Drain or no drain in Rhomboid excision and Limberg rotational flap for pilonidal sinus


Pilonidal Sinus
Rhomboid Flap
Wound infection

How to Cite

Joshi, A., & Acharya, B. (2021). Drain or no drain in Rhomboid excision and Limberg rotational flap for pilonidal sinus. Journal of Kathmandu Medical College, 10(2), 80–83. Retrieved from https://jkmc.com.np/ojs3/index.php/journal/article/view/1036


Background: Healing in Rhomboid flap for pilonidal sinus is always a problem. Different measures are applied to reduce the rate of wound infection with variable results.

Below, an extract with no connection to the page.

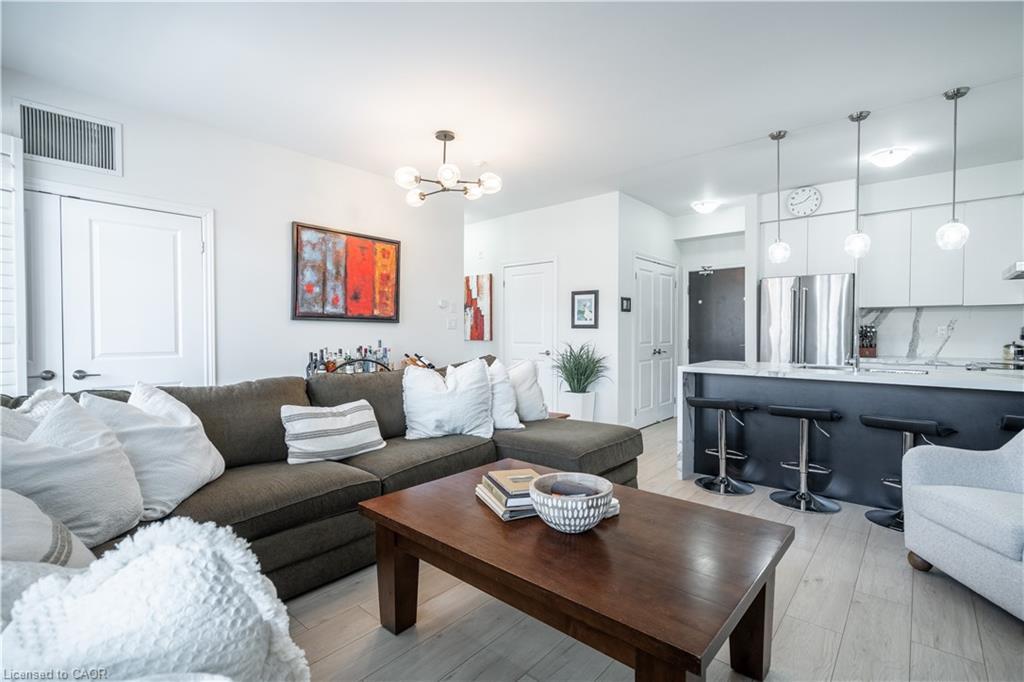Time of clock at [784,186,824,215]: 1:43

Objectives: To determine the effect of routine use of drain on the rate of early wound complications and additional interventions after Rhomboid flap.

Methods: A retrospective chart review of all cases that underwent Rhomboid flap in five years at two tertiary care centres was done. Complication rates such as wound infection, wound disruption, and flap necrosis were evaluated.

Results: A total of 38 cases of Rhomboid flap are included for analysis. Out of all cases, 37 cases were done for Pilonidal sinus and one case for presacral dermoid cyst. In the first eight cases, flap was made without drain and subsequent 30 cases were done with two suction drains for five days. The rate of superficial wound infection in the group without drain was found to be significantly higher compared with flap with drain five (in eight) versus two (in 30) (62.5% versus 6.66%, p <0.5).

Conclusion: Drain placement after Rhomboid flap is a good intervention to reduce wound infection.